A day in lockdown in Watertown
We stood by the window in our living room, watching the SWAT team S-L-O-W-L-Y travel down our street. Men uniformed in camouflage or in black, helmeted, jacketed, carrying large weapons. They fanned out into yards, our yard, up to doors, our door, knocked. I opened the door. A smiling team member — and it was the right thing, because it certainly helped to put us more at ease — made sure we were secure and that the suspect they were seeking was not in our Watertown home.
The previous night, my wife had heard the gunfire and explosions. I was asleep. I awoke and went into the living room. The TV was on, news reports of what had just transpired in our city. My wife gave me a quick rundown. Then we settled in for the next 23 hours. She would not sleep, I caught about 45 minutes.
The suspect was here, then there, then possibly moving toward us. We watched the news reports, along with the rest of the country, but we were in the middle of what we were seeing on the tube. We switched feverishly between channels, trying to catch the latest bulletins.

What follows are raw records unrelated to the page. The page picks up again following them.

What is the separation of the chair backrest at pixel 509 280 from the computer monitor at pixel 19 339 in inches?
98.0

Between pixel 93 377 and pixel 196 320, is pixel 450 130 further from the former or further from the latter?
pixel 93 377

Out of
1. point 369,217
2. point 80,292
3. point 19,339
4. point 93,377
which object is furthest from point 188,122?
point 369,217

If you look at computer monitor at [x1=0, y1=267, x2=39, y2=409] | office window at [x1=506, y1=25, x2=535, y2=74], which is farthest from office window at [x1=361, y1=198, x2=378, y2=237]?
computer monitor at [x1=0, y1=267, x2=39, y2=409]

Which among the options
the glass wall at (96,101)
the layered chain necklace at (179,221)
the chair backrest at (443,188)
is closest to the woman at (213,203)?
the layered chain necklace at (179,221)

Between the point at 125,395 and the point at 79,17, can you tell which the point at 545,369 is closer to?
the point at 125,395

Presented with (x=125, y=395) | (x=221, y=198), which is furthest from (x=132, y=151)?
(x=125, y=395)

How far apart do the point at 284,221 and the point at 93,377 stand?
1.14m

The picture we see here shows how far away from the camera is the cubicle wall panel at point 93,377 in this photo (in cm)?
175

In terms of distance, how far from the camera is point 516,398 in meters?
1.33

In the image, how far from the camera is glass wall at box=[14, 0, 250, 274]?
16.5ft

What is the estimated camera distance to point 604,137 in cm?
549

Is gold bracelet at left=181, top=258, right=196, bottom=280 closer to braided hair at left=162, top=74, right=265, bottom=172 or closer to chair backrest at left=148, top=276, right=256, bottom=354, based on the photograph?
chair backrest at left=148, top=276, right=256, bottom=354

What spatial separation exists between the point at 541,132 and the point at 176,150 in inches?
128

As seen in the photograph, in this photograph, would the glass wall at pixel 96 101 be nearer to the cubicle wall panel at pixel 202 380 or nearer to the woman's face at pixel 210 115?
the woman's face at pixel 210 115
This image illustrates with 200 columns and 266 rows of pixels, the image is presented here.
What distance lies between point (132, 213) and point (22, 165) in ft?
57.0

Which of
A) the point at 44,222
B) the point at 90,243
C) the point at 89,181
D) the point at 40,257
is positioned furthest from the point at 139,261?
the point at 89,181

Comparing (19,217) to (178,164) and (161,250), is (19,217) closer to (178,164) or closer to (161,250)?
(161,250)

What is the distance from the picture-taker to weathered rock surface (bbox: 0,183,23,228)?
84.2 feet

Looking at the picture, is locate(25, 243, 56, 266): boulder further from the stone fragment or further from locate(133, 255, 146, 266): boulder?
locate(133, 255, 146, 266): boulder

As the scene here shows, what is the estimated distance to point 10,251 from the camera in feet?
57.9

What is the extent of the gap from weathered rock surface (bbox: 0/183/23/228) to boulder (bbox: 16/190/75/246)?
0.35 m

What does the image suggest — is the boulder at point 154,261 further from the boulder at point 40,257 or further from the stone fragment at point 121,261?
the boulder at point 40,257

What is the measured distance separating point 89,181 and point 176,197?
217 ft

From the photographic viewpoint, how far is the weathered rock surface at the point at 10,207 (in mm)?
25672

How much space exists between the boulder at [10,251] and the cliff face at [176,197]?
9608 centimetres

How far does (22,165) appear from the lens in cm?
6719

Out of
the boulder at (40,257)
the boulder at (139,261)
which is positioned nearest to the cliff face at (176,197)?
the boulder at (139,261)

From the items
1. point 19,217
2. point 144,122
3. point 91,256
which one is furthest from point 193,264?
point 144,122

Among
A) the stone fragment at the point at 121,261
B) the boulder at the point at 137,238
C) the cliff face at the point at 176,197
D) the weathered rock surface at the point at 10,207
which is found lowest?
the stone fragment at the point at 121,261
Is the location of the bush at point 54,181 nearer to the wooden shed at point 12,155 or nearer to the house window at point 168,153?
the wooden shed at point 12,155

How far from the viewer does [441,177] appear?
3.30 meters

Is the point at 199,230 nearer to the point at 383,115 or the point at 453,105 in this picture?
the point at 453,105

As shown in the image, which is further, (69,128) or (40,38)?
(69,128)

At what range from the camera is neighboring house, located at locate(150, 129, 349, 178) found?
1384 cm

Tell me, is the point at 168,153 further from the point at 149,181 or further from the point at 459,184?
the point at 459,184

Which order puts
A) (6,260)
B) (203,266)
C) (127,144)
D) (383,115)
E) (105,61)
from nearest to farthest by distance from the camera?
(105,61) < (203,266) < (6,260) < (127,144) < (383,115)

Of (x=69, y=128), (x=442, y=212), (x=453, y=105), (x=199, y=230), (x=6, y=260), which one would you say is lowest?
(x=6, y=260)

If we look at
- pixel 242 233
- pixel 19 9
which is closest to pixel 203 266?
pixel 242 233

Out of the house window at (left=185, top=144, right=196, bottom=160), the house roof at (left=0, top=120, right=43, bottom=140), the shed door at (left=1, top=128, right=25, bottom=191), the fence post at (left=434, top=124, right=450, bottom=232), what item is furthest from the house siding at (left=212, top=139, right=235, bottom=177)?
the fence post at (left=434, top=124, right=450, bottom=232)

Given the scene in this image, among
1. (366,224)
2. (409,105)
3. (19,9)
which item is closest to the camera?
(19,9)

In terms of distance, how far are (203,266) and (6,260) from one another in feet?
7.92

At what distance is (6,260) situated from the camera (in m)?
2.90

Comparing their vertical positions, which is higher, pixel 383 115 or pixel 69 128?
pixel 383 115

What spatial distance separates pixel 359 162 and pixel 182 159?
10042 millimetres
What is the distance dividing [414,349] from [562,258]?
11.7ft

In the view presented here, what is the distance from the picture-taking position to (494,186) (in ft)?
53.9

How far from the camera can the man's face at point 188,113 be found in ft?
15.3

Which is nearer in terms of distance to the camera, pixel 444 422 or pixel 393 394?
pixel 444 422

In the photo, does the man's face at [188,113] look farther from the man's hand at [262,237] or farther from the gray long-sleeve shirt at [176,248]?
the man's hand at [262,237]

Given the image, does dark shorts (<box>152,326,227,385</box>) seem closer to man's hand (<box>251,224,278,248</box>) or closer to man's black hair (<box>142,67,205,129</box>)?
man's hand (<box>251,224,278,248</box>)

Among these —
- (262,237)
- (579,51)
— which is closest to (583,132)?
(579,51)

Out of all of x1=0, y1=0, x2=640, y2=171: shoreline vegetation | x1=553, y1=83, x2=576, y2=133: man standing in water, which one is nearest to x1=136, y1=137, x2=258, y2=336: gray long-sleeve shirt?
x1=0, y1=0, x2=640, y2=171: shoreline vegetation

We were informed, via reverse 911 call from Watertown Police, that we should not leave our house, do not answer the door, stay away from windows. We were not happy, but we did what was asked.
It seemed like they might have had him cornered on Quimby Street, but it wasn’t so. There were numerous press conferences, continuous loops of film, much conjecture, rumors, guesses. A man was on the ground on Upland Road, many rifles aimed at his head. He was taken into custody, stripped naked. It wasn’t him. We waited some more.
The SWAT team came and went. The reports continued, some hopeful, some discouraging. We were told, by the Chief of Police, that we might be under order to not leave our houses for two or three days. We were downhearted, but understood.
As the evening came again, we were told that the “stay inside ban” had been lifted. We stayed in. We figured it wasn’t really prudent for everyone to go running outside as though we had just been sprung from prison. I ventured a theory to my wife. I said that perhaps they lifted the ban in order to see if he might venture out in some way. While the ban was in effect, nobody was on the streets aside from police and guardsmen. With it lifted, maybe he’d be bold enough to try and get lost.
Not long after the ban was announced as lifted, more gunfire rang out in Watertown. Shots were being fired in the vicinity of Franklin Street. Reports came in, various sources, saying he was cornered. He was — maybe — in a boat in somebody’s backyard. Finally, that was stated as fact. And they moved in, got him, captured him, gravely wounded but alive.
And the final scene, the one that will stay with me and give joy to my heart for a long while, was that of the citizens of Watertown coming out by the hundreds, lining Mount Auburn Street. They cheered every police vehicle, National Guard truck, EMS unit, bomb squad, and other official vehicle involved in the capture. They cheered heartily, lustily, and with a sense of relief that was palpable and fully understood by both of us.
It was the Watertown Marathon. We were cheering those who finished the race.